| GIVEN REQUEST 1 |
In the brake-bleeding message, how long should the T fittings rest after their caps are removed?
| GIVEN REQUEST 2 |
From the brake-bleeding message, reproduce the passage from "Helping all this" up to and including "resevoir .... done!".

| DOCUMENT PASSAGE |
Helping all this was: using an in-line capped T fitting at the top of the brake line going to the top of the master cylinder. Also see-through nylon line (the standard RV4 stiff opaque nylon line) connecting the bottom of the master cylinder to the firewall brake resevoir.
The procedure: cap the T fitting, pump fluid up to the master cylinder until it can be seen just starting up the line to the firewall reservoir, stop pumping. Repeat this procedure to the other wheel. Now open the top of the T's by removing the caps and let it rest 24 hours. Bubbles will migrate up and out the T and up and out to the firewall resevoir. Reinstall the T caps and tighten, finish pumping the firewall resevoir full and allow the line from the firewall resevoir, to the pump resevoir, to drain (watch the overflow tube clear-up). Plug the firewall resevoir .... done!
Good luck,
Jerry
----- Original Message ----- From: "Robert R Pastusek" <rpastusek@htii.com>
To: <lml@lancaironline.net>
Sent: Tuesday, December 28, 2010 8:53 PM
Subject: [LML] Re: bleeding brakes
Bill,
I's possible that the individual brake cylinders attached to the brake pedals are causing the problem. It could be any or all of the four (two on the left side/two on the right). If any cylinder is compressed even a small amount, it acts as a shut off valve for the fluid. The solution (for me) was to pull the top of each brake pedal aft as far as it will go. There's a spring on the cylinder so they should stay in position once "retracted." If you have a parking brake, that's also suspect; I'd be sure it's fully open.

| EXTRACTED DATA |
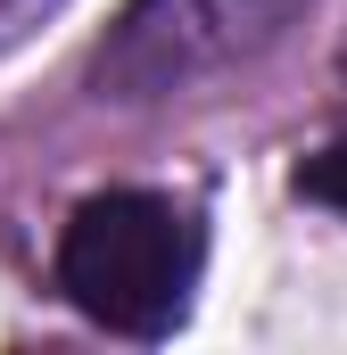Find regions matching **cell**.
Wrapping results in <instances>:
<instances>
[{
	"mask_svg": "<svg viewBox=\"0 0 347 355\" xmlns=\"http://www.w3.org/2000/svg\"><path fill=\"white\" fill-rule=\"evenodd\" d=\"M190 281H198V232L174 198H149V190L83 198L58 240V289L124 339L174 331L190 306Z\"/></svg>",
	"mask_w": 347,
	"mask_h": 355,
	"instance_id": "cell-1",
	"label": "cell"
},
{
	"mask_svg": "<svg viewBox=\"0 0 347 355\" xmlns=\"http://www.w3.org/2000/svg\"><path fill=\"white\" fill-rule=\"evenodd\" d=\"M298 190H306L314 207H339L347 215V141H331L323 157H306V166H298Z\"/></svg>",
	"mask_w": 347,
	"mask_h": 355,
	"instance_id": "cell-3",
	"label": "cell"
},
{
	"mask_svg": "<svg viewBox=\"0 0 347 355\" xmlns=\"http://www.w3.org/2000/svg\"><path fill=\"white\" fill-rule=\"evenodd\" d=\"M17 8H33V0H0V33H8V17H17Z\"/></svg>",
	"mask_w": 347,
	"mask_h": 355,
	"instance_id": "cell-4",
	"label": "cell"
},
{
	"mask_svg": "<svg viewBox=\"0 0 347 355\" xmlns=\"http://www.w3.org/2000/svg\"><path fill=\"white\" fill-rule=\"evenodd\" d=\"M298 0H133L116 42L99 50V83L116 99H166L207 75H223L232 58L264 50L289 25Z\"/></svg>",
	"mask_w": 347,
	"mask_h": 355,
	"instance_id": "cell-2",
	"label": "cell"
}]
</instances>
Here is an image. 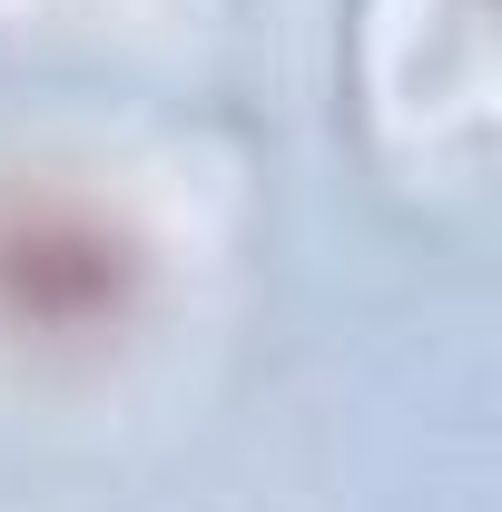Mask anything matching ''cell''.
I'll list each match as a JSON object with an SVG mask.
<instances>
[{
  "label": "cell",
  "instance_id": "6da1fadb",
  "mask_svg": "<svg viewBox=\"0 0 502 512\" xmlns=\"http://www.w3.org/2000/svg\"><path fill=\"white\" fill-rule=\"evenodd\" d=\"M138 286V247L79 197H10L0 207V316L30 335L119 325Z\"/></svg>",
  "mask_w": 502,
  "mask_h": 512
}]
</instances>
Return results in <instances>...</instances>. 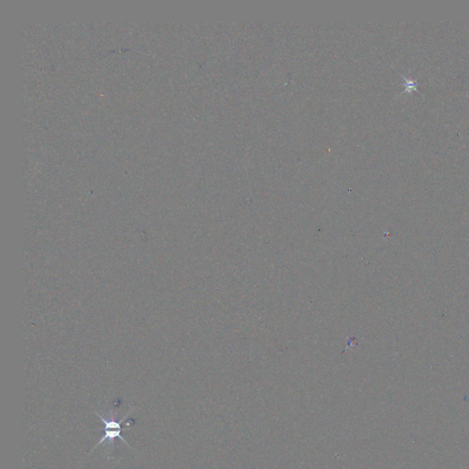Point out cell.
Wrapping results in <instances>:
<instances>
[{"label": "cell", "instance_id": "1", "mask_svg": "<svg viewBox=\"0 0 469 469\" xmlns=\"http://www.w3.org/2000/svg\"><path fill=\"white\" fill-rule=\"evenodd\" d=\"M131 411H132V410H129L128 415H126V417L122 420H120V421H115V420H108V421H107V420H105L104 417H102L101 415L96 412L97 416L99 417V419L105 424V427H104L105 435L101 438L100 441L97 443L96 446H95V447L92 449L91 453L94 451L96 448H97L98 446H100L103 443H105V441H108L109 445H111V447H114V441L116 438H119L122 442L125 443L130 449H132V447H130L128 443L126 442L123 438H122V436H121V425H120L121 423H123L124 421L126 420V418L128 417Z\"/></svg>", "mask_w": 469, "mask_h": 469}, {"label": "cell", "instance_id": "2", "mask_svg": "<svg viewBox=\"0 0 469 469\" xmlns=\"http://www.w3.org/2000/svg\"><path fill=\"white\" fill-rule=\"evenodd\" d=\"M402 77H403V79H404V80L406 81L405 92H411L412 90H416V91H418V90L415 88V87L418 86V84H417V82H413V80H412V79H408V78L405 77V76H402Z\"/></svg>", "mask_w": 469, "mask_h": 469}]
</instances>
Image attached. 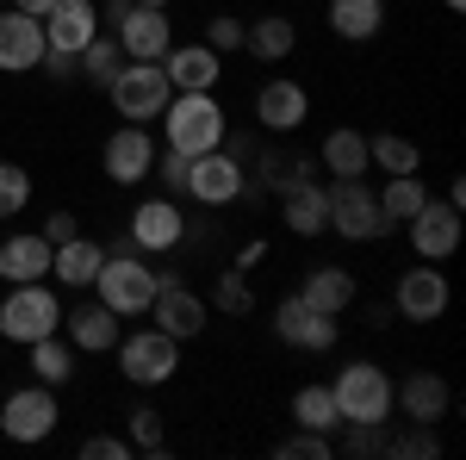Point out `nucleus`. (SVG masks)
<instances>
[{"mask_svg":"<svg viewBox=\"0 0 466 460\" xmlns=\"http://www.w3.org/2000/svg\"><path fill=\"white\" fill-rule=\"evenodd\" d=\"M187 193H193L199 206H230V199L243 193V169H237L224 149H206V156L187 162Z\"/></svg>","mask_w":466,"mask_h":460,"instance_id":"obj_12","label":"nucleus"},{"mask_svg":"<svg viewBox=\"0 0 466 460\" xmlns=\"http://www.w3.org/2000/svg\"><path fill=\"white\" fill-rule=\"evenodd\" d=\"M280 218H287V230H299V237L329 230V199H323V187H318V180L287 187V193H280Z\"/></svg>","mask_w":466,"mask_h":460,"instance_id":"obj_23","label":"nucleus"},{"mask_svg":"<svg viewBox=\"0 0 466 460\" xmlns=\"http://www.w3.org/2000/svg\"><path fill=\"white\" fill-rule=\"evenodd\" d=\"M112 107H118V118H131V125H144V118H162V107H168V69L162 63H137V56H125V69L106 81Z\"/></svg>","mask_w":466,"mask_h":460,"instance_id":"obj_5","label":"nucleus"},{"mask_svg":"<svg viewBox=\"0 0 466 460\" xmlns=\"http://www.w3.org/2000/svg\"><path fill=\"white\" fill-rule=\"evenodd\" d=\"M56 323H63V305H56V292L44 281H25L0 299V336L19 342V349L37 342V336H56Z\"/></svg>","mask_w":466,"mask_h":460,"instance_id":"obj_4","label":"nucleus"},{"mask_svg":"<svg viewBox=\"0 0 466 460\" xmlns=\"http://www.w3.org/2000/svg\"><path fill=\"white\" fill-rule=\"evenodd\" d=\"M149 312H156V330H168L175 342H187V336H199V330H206V299H199V292H187L180 281L156 286Z\"/></svg>","mask_w":466,"mask_h":460,"instance_id":"obj_14","label":"nucleus"},{"mask_svg":"<svg viewBox=\"0 0 466 460\" xmlns=\"http://www.w3.org/2000/svg\"><path fill=\"white\" fill-rule=\"evenodd\" d=\"M156 169V143H149L144 125H125V131H112L106 138V175L118 187H131V180H144Z\"/></svg>","mask_w":466,"mask_h":460,"instance_id":"obj_17","label":"nucleus"},{"mask_svg":"<svg viewBox=\"0 0 466 460\" xmlns=\"http://www.w3.org/2000/svg\"><path fill=\"white\" fill-rule=\"evenodd\" d=\"M112 349H118V367H125L131 386H162L180 367V342L168 330H137L131 342H112Z\"/></svg>","mask_w":466,"mask_h":460,"instance_id":"obj_8","label":"nucleus"},{"mask_svg":"<svg viewBox=\"0 0 466 460\" xmlns=\"http://www.w3.org/2000/svg\"><path fill=\"white\" fill-rule=\"evenodd\" d=\"M323 199H329V230L349 237V243H373V237L392 230L386 212H380V193H367L360 180H336V187H323Z\"/></svg>","mask_w":466,"mask_h":460,"instance_id":"obj_7","label":"nucleus"},{"mask_svg":"<svg viewBox=\"0 0 466 460\" xmlns=\"http://www.w3.org/2000/svg\"><path fill=\"white\" fill-rule=\"evenodd\" d=\"M44 19H32V13H0V69L6 75H25V69H37L44 63Z\"/></svg>","mask_w":466,"mask_h":460,"instance_id":"obj_13","label":"nucleus"},{"mask_svg":"<svg viewBox=\"0 0 466 460\" xmlns=\"http://www.w3.org/2000/svg\"><path fill=\"white\" fill-rule=\"evenodd\" d=\"M94 37H100V6L94 0H56L44 13V44L63 50V56H81Z\"/></svg>","mask_w":466,"mask_h":460,"instance_id":"obj_10","label":"nucleus"},{"mask_svg":"<svg viewBox=\"0 0 466 460\" xmlns=\"http://www.w3.org/2000/svg\"><path fill=\"white\" fill-rule=\"evenodd\" d=\"M392 455H435V435H430V429H417V435L392 442Z\"/></svg>","mask_w":466,"mask_h":460,"instance_id":"obj_42","label":"nucleus"},{"mask_svg":"<svg viewBox=\"0 0 466 460\" xmlns=\"http://www.w3.org/2000/svg\"><path fill=\"white\" fill-rule=\"evenodd\" d=\"M94 286H100V305H106V312H118V318H144L149 299H156V286H162V274L149 268L137 249H106Z\"/></svg>","mask_w":466,"mask_h":460,"instance_id":"obj_1","label":"nucleus"},{"mask_svg":"<svg viewBox=\"0 0 466 460\" xmlns=\"http://www.w3.org/2000/svg\"><path fill=\"white\" fill-rule=\"evenodd\" d=\"M299 299L323 312V318H342L349 305H355V274L349 268H311V281L299 286Z\"/></svg>","mask_w":466,"mask_h":460,"instance_id":"obj_25","label":"nucleus"},{"mask_svg":"<svg viewBox=\"0 0 466 460\" xmlns=\"http://www.w3.org/2000/svg\"><path fill=\"white\" fill-rule=\"evenodd\" d=\"M13 6H19V13H32V19H44V13H50L56 0H13Z\"/></svg>","mask_w":466,"mask_h":460,"instance_id":"obj_44","label":"nucleus"},{"mask_svg":"<svg viewBox=\"0 0 466 460\" xmlns=\"http://www.w3.org/2000/svg\"><path fill=\"white\" fill-rule=\"evenodd\" d=\"M417 143L410 138H392V131H380V138H367V169H386V175H417Z\"/></svg>","mask_w":466,"mask_h":460,"instance_id":"obj_29","label":"nucleus"},{"mask_svg":"<svg viewBox=\"0 0 466 460\" xmlns=\"http://www.w3.org/2000/svg\"><path fill=\"white\" fill-rule=\"evenodd\" d=\"M162 131H168V149H180V156L224 149V107H218L212 94H168Z\"/></svg>","mask_w":466,"mask_h":460,"instance_id":"obj_3","label":"nucleus"},{"mask_svg":"<svg viewBox=\"0 0 466 460\" xmlns=\"http://www.w3.org/2000/svg\"><path fill=\"white\" fill-rule=\"evenodd\" d=\"M243 32H249V26H243L237 13H218L212 26H206V44H212L218 56H224V50H243Z\"/></svg>","mask_w":466,"mask_h":460,"instance_id":"obj_37","label":"nucleus"},{"mask_svg":"<svg viewBox=\"0 0 466 460\" xmlns=\"http://www.w3.org/2000/svg\"><path fill=\"white\" fill-rule=\"evenodd\" d=\"M44 237H50V243H69V237H81V224H75V212H50V224H44Z\"/></svg>","mask_w":466,"mask_h":460,"instance_id":"obj_41","label":"nucleus"},{"mask_svg":"<svg viewBox=\"0 0 466 460\" xmlns=\"http://www.w3.org/2000/svg\"><path fill=\"white\" fill-rule=\"evenodd\" d=\"M75 69L87 75V81H94V87H106L112 75L125 69V50H118V37H94V44H87V50H81V56H75Z\"/></svg>","mask_w":466,"mask_h":460,"instance_id":"obj_34","label":"nucleus"},{"mask_svg":"<svg viewBox=\"0 0 466 460\" xmlns=\"http://www.w3.org/2000/svg\"><path fill=\"white\" fill-rule=\"evenodd\" d=\"M280 460H329V435L299 429V435H287V442H280Z\"/></svg>","mask_w":466,"mask_h":460,"instance_id":"obj_36","label":"nucleus"},{"mask_svg":"<svg viewBox=\"0 0 466 460\" xmlns=\"http://www.w3.org/2000/svg\"><path fill=\"white\" fill-rule=\"evenodd\" d=\"M292 424H299V429H318V435H329V429L342 424L329 386H299V398H292Z\"/></svg>","mask_w":466,"mask_h":460,"instance_id":"obj_31","label":"nucleus"},{"mask_svg":"<svg viewBox=\"0 0 466 460\" xmlns=\"http://www.w3.org/2000/svg\"><path fill=\"white\" fill-rule=\"evenodd\" d=\"M243 44H249L261 63H280V56H292L299 32H292V19H255L249 32H243Z\"/></svg>","mask_w":466,"mask_h":460,"instance_id":"obj_30","label":"nucleus"},{"mask_svg":"<svg viewBox=\"0 0 466 460\" xmlns=\"http://www.w3.org/2000/svg\"><path fill=\"white\" fill-rule=\"evenodd\" d=\"M100 19L118 26V50L125 56H137V63H162V50L175 44V26H168V13L162 6H131V0H112Z\"/></svg>","mask_w":466,"mask_h":460,"instance_id":"obj_6","label":"nucleus"},{"mask_svg":"<svg viewBox=\"0 0 466 460\" xmlns=\"http://www.w3.org/2000/svg\"><path fill=\"white\" fill-rule=\"evenodd\" d=\"M423 187H417V175H392L386 180V193H380V212H386V224H404V218L423 212Z\"/></svg>","mask_w":466,"mask_h":460,"instance_id":"obj_33","label":"nucleus"},{"mask_svg":"<svg viewBox=\"0 0 466 460\" xmlns=\"http://www.w3.org/2000/svg\"><path fill=\"white\" fill-rule=\"evenodd\" d=\"M32 349V367L44 386H56V380H69L75 373V342H56V336H37V342H25Z\"/></svg>","mask_w":466,"mask_h":460,"instance_id":"obj_32","label":"nucleus"},{"mask_svg":"<svg viewBox=\"0 0 466 460\" xmlns=\"http://www.w3.org/2000/svg\"><path fill=\"white\" fill-rule=\"evenodd\" d=\"M63 323H69V342L87 354H100L118 342V312H106L100 299H87V305H75V312H63Z\"/></svg>","mask_w":466,"mask_h":460,"instance_id":"obj_24","label":"nucleus"},{"mask_svg":"<svg viewBox=\"0 0 466 460\" xmlns=\"http://www.w3.org/2000/svg\"><path fill=\"white\" fill-rule=\"evenodd\" d=\"M336 417L342 424H360V429H386L392 424V380L373 367V361H349L342 373H336Z\"/></svg>","mask_w":466,"mask_h":460,"instance_id":"obj_2","label":"nucleus"},{"mask_svg":"<svg viewBox=\"0 0 466 460\" xmlns=\"http://www.w3.org/2000/svg\"><path fill=\"white\" fill-rule=\"evenodd\" d=\"M386 26V0H329V32L360 44V37H380Z\"/></svg>","mask_w":466,"mask_h":460,"instance_id":"obj_27","label":"nucleus"},{"mask_svg":"<svg viewBox=\"0 0 466 460\" xmlns=\"http://www.w3.org/2000/svg\"><path fill=\"white\" fill-rule=\"evenodd\" d=\"M131 429H137V448H162V411H131Z\"/></svg>","mask_w":466,"mask_h":460,"instance_id":"obj_40","label":"nucleus"},{"mask_svg":"<svg viewBox=\"0 0 466 460\" xmlns=\"http://www.w3.org/2000/svg\"><path fill=\"white\" fill-rule=\"evenodd\" d=\"M162 69H168V87H175V94H212L218 87V50L212 44H168V50H162Z\"/></svg>","mask_w":466,"mask_h":460,"instance_id":"obj_15","label":"nucleus"},{"mask_svg":"<svg viewBox=\"0 0 466 460\" xmlns=\"http://www.w3.org/2000/svg\"><path fill=\"white\" fill-rule=\"evenodd\" d=\"M81 460H131V442H118V435H87V442H81Z\"/></svg>","mask_w":466,"mask_h":460,"instance_id":"obj_39","label":"nucleus"},{"mask_svg":"<svg viewBox=\"0 0 466 460\" xmlns=\"http://www.w3.org/2000/svg\"><path fill=\"white\" fill-rule=\"evenodd\" d=\"M274 336L292 342V349H329V342H336V318L311 312V305L292 292V299H280V312H274Z\"/></svg>","mask_w":466,"mask_h":460,"instance_id":"obj_16","label":"nucleus"},{"mask_svg":"<svg viewBox=\"0 0 466 460\" xmlns=\"http://www.w3.org/2000/svg\"><path fill=\"white\" fill-rule=\"evenodd\" d=\"M323 169L336 180H360L367 175V138L360 131H329L323 138Z\"/></svg>","mask_w":466,"mask_h":460,"instance_id":"obj_28","label":"nucleus"},{"mask_svg":"<svg viewBox=\"0 0 466 460\" xmlns=\"http://www.w3.org/2000/svg\"><path fill=\"white\" fill-rule=\"evenodd\" d=\"M100 261H106V249L94 243V237H69V243H56V255H50V274L81 292V286H94Z\"/></svg>","mask_w":466,"mask_h":460,"instance_id":"obj_26","label":"nucleus"},{"mask_svg":"<svg viewBox=\"0 0 466 460\" xmlns=\"http://www.w3.org/2000/svg\"><path fill=\"white\" fill-rule=\"evenodd\" d=\"M398 312L410 323H435L448 312V281H441L435 268H410V274L398 281Z\"/></svg>","mask_w":466,"mask_h":460,"instance_id":"obj_20","label":"nucleus"},{"mask_svg":"<svg viewBox=\"0 0 466 460\" xmlns=\"http://www.w3.org/2000/svg\"><path fill=\"white\" fill-rule=\"evenodd\" d=\"M56 417H63V411H56V392L37 380V386H19L0 404V435H13V442H44V435L56 429Z\"/></svg>","mask_w":466,"mask_h":460,"instance_id":"obj_9","label":"nucleus"},{"mask_svg":"<svg viewBox=\"0 0 466 460\" xmlns=\"http://www.w3.org/2000/svg\"><path fill=\"white\" fill-rule=\"evenodd\" d=\"M392 404H404V417H410L417 429H435L441 417H448L454 392H448V380H435V373H410V380L392 392Z\"/></svg>","mask_w":466,"mask_h":460,"instance_id":"obj_18","label":"nucleus"},{"mask_svg":"<svg viewBox=\"0 0 466 460\" xmlns=\"http://www.w3.org/2000/svg\"><path fill=\"white\" fill-rule=\"evenodd\" d=\"M32 206V175L19 162H0V218H19Z\"/></svg>","mask_w":466,"mask_h":460,"instance_id":"obj_35","label":"nucleus"},{"mask_svg":"<svg viewBox=\"0 0 466 460\" xmlns=\"http://www.w3.org/2000/svg\"><path fill=\"white\" fill-rule=\"evenodd\" d=\"M187 162H193V156L168 149V156H156V169H149V175H162V180H168V193H187Z\"/></svg>","mask_w":466,"mask_h":460,"instance_id":"obj_38","label":"nucleus"},{"mask_svg":"<svg viewBox=\"0 0 466 460\" xmlns=\"http://www.w3.org/2000/svg\"><path fill=\"white\" fill-rule=\"evenodd\" d=\"M404 224H410V249L423 261H441L461 249V206H448V199H423V212L404 218Z\"/></svg>","mask_w":466,"mask_h":460,"instance_id":"obj_11","label":"nucleus"},{"mask_svg":"<svg viewBox=\"0 0 466 460\" xmlns=\"http://www.w3.org/2000/svg\"><path fill=\"white\" fill-rule=\"evenodd\" d=\"M224 305H249V286H243V281H230V274H224Z\"/></svg>","mask_w":466,"mask_h":460,"instance_id":"obj_43","label":"nucleus"},{"mask_svg":"<svg viewBox=\"0 0 466 460\" xmlns=\"http://www.w3.org/2000/svg\"><path fill=\"white\" fill-rule=\"evenodd\" d=\"M131 243L149 249V255L175 249L180 243V206L175 199H144V206L131 212Z\"/></svg>","mask_w":466,"mask_h":460,"instance_id":"obj_21","label":"nucleus"},{"mask_svg":"<svg viewBox=\"0 0 466 460\" xmlns=\"http://www.w3.org/2000/svg\"><path fill=\"white\" fill-rule=\"evenodd\" d=\"M50 255H56V243H50L44 230H32V237H6V243H0V274H6L13 286L50 281Z\"/></svg>","mask_w":466,"mask_h":460,"instance_id":"obj_19","label":"nucleus"},{"mask_svg":"<svg viewBox=\"0 0 466 460\" xmlns=\"http://www.w3.org/2000/svg\"><path fill=\"white\" fill-rule=\"evenodd\" d=\"M131 6H168V0H131Z\"/></svg>","mask_w":466,"mask_h":460,"instance_id":"obj_46","label":"nucleus"},{"mask_svg":"<svg viewBox=\"0 0 466 460\" xmlns=\"http://www.w3.org/2000/svg\"><path fill=\"white\" fill-rule=\"evenodd\" d=\"M305 112H311V100H305L299 81H268V87L255 94V118H261L268 131H299Z\"/></svg>","mask_w":466,"mask_h":460,"instance_id":"obj_22","label":"nucleus"},{"mask_svg":"<svg viewBox=\"0 0 466 460\" xmlns=\"http://www.w3.org/2000/svg\"><path fill=\"white\" fill-rule=\"evenodd\" d=\"M441 6H448V13H461V6H466V0H441Z\"/></svg>","mask_w":466,"mask_h":460,"instance_id":"obj_45","label":"nucleus"}]
</instances>
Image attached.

| RESULT 1 |
24 hours.

| RESULT 2 |
Helping all this was: using an in-line capped T fitting at the top of the brake line going to the top of the master cylinder. Also see-through nylon line (the standard RV4 stiff opaque nylon line) connecting the bottom of the master cylinder to the firewall brake resevoir.
The procedure: cap the T fitting, pump fluid up to the master cylinder until it can be seen just starting up the line to the firewall reservoir, stop pumping. Repeat this procedure to the other wheel. Now open the top of the T's by removing the caps and let it rest 24 hours. Bubbles will migrate up and out the T and up and out to the firewall resevoir. Reinstall the T caps and tighten, finish pumping the firewall resevoir full and allow the line from the firewall resevoir, to the pump resevoir, to drain (watch the overflow tube clear-up). Plug the firewall resevoir .... done!